- _Extracted text_:

Content starts

Member of the House of Representatives
- In office 1910–1913

Personal details
- Born: 4 October 1874 Felsőireg, Austria-Hungary
- Died: 10 October 1963 (aged 89) Ventura, California, United States
- Party: National Independence Agrarian Party of '48 Party of Independence and '48
- Profession: politician

= Gyula Kovács (politician, born 1874) =

Hungarian politician (1874–1963)

Gyula Kovács (4 October 1874 – 10 October 1963) was a Hungarian politician, Member of Parliament, who attempted to assassinate House Speaker István Tisza on 7 June 1912.

==Early life and career==
Kovács was born in Felsőireg, Tolna County, today part of Iregszemcse, which established from the merger of Felsőireg and Szemcséd in 1938. He finished his secondary studies in Pécs, where he joined Royal Hungarian Honvéd as a volunteer. He became a reserve Lieutenant at 44th Regiment. After that he attended Hochschule für Bodenkultur in Vienna, then he went on an economical study tour to abroad. Returning to home, he began intensive farming on his estate in Tolna County and soon became a spokesperson for local farmers.

He joined National Independence Agrarian Party of '48, led by István Szabó de Nagyatád, and was elected a member of the House of Representatives for Gyoma (today Gyomaendrőd) in the 1910 parliamentary election. However, Kovács shortly left the agrarian party for the Gyula Justh-led parliamentary group of the divided Party of Independence and '48.

Content ends

Collected data entries
Content starts

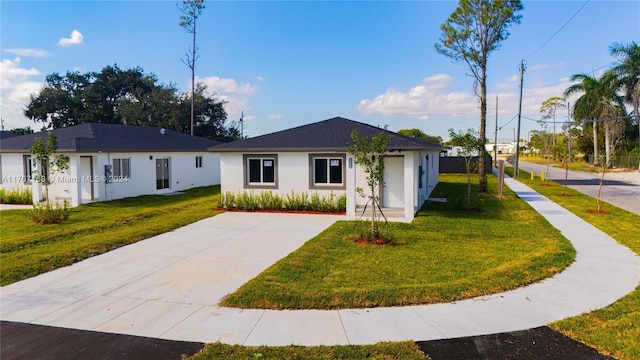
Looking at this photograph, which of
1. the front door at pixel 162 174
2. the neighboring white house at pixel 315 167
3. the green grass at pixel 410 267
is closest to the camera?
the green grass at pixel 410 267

Content ends
Content starts

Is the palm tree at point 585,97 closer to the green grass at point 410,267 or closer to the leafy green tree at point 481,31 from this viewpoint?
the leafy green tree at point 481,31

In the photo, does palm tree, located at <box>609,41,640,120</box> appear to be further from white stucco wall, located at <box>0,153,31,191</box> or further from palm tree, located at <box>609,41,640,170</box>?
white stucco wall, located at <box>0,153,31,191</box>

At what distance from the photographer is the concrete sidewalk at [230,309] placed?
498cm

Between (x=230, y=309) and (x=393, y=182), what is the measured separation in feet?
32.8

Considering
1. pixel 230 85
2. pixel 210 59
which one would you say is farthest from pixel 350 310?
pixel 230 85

Content ends
Content starts

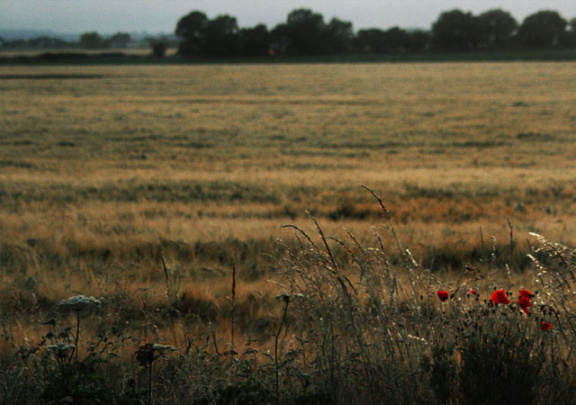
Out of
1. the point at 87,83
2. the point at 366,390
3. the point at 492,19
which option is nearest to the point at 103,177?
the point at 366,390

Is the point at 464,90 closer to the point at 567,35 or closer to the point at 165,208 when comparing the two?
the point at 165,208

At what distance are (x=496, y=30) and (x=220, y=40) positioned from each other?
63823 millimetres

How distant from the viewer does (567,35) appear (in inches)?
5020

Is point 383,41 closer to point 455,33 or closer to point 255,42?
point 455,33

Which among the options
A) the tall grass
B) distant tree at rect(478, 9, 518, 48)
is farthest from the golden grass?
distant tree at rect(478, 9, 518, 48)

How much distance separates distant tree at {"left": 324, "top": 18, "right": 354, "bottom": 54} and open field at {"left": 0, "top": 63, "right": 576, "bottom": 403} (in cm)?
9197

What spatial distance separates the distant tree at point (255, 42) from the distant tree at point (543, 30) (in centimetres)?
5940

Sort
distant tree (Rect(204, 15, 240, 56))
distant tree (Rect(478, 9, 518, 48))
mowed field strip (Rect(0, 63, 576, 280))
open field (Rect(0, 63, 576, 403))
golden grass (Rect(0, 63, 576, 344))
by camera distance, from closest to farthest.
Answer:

Content ends

- _Tasks_:
1 > In the biography of Gyula Kovács, output the part that opens with the words containing "Gyula Kovács (4" and closes with "7 June 1912.".
2 > According to the biography of Gyula Kovács, which constituency elected him to the House of Representatives in 1910?
3 > Resume the biography of Gyula Kovács after its final sentence.
The records are not needed for any of this work.

- _Exercise results_:
1 >
Gyula Kovács (4 October 1874 – 10 October 1963) was a Hungarian politician, Member of Parliament, who attempted to assassinate House Speaker István Tisza on 7 June 1912.

2 > Gyoma (today Gyomaendrőd)

3 >
==Tisza assassination attempt==
Former Prime Minister (1903–1905) and incumbent legislative speaker (1912–1913) István Tisza supported the reform of the common Austro-Hungarian Army to enhance the military power of the dual monarchy. In contrast, Independence Party was fighting for more Hungarian interests (i.e. use of the Hungarian language of command in the army). Tisza strongly pushed against opposition obstruction. He did not allow the opposition to speak up regarding rules of House of Parliament. Referring to an act of 1848, he called for the police force to force out numerous opposition representatives, including Kovács. Tisza managed to pass the Act of Protection, resulting in the removal of some members of the opposition party, on 4 June 1912.

As a result, the enraged Kovács, attempted to assassinate Tisza in the Hungarian Parliament Building on 7 June 1912. He had yelled, while jumped off the journalists' gallery: "There is still a member of the opposition!", and fired three times at Tisza. His shots, however, missed and the marks are still visible in the Parliament Building to this day. With his last shot, Kovács tried to kill himself, but he survived without a permanent head injury. Tisza then continued the session.

Later, Kovács was tried but acquitted, referring to "deeper disturbance of consciousness". In 1913, he resigned his mandate and retired from politics. In 1939, he immigrated to the United States.